Activity:
Write down exactly the lines from the one with "class: Mammalia" to the end of the data, first and last included, and no others.
[Opening Listed entries section]
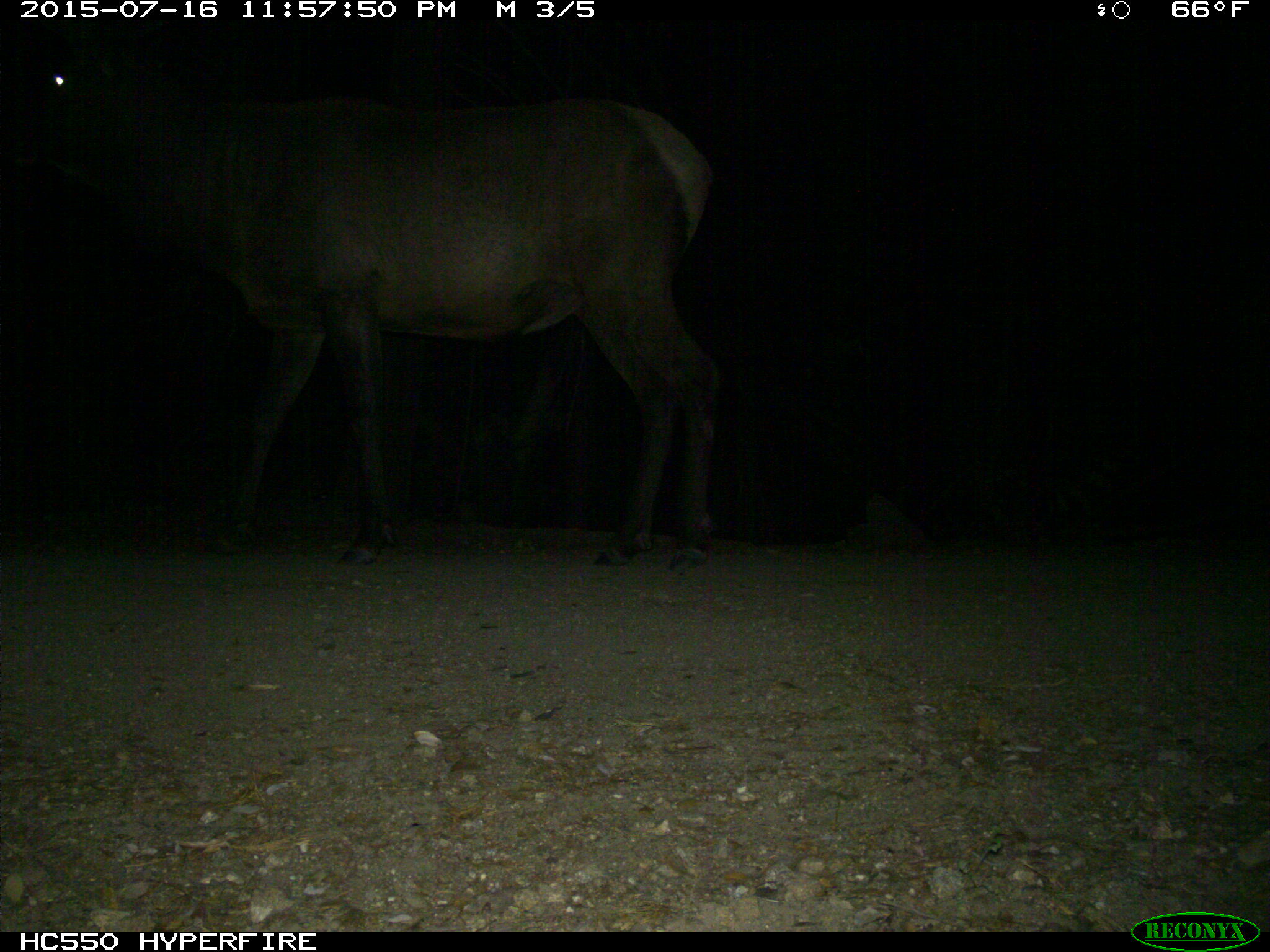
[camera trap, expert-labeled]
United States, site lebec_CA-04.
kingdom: Animalia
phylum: Chordata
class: Mammalia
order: Artiodactyla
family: Cervidae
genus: Cervus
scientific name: Cervus canadensis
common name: elk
[Closing Listed entries section]
Task response:
class: Mammalia
order: Artiodactyla
family: Cervidae
genus: Cervus
scientific name: Cervus canadensis
common name: elk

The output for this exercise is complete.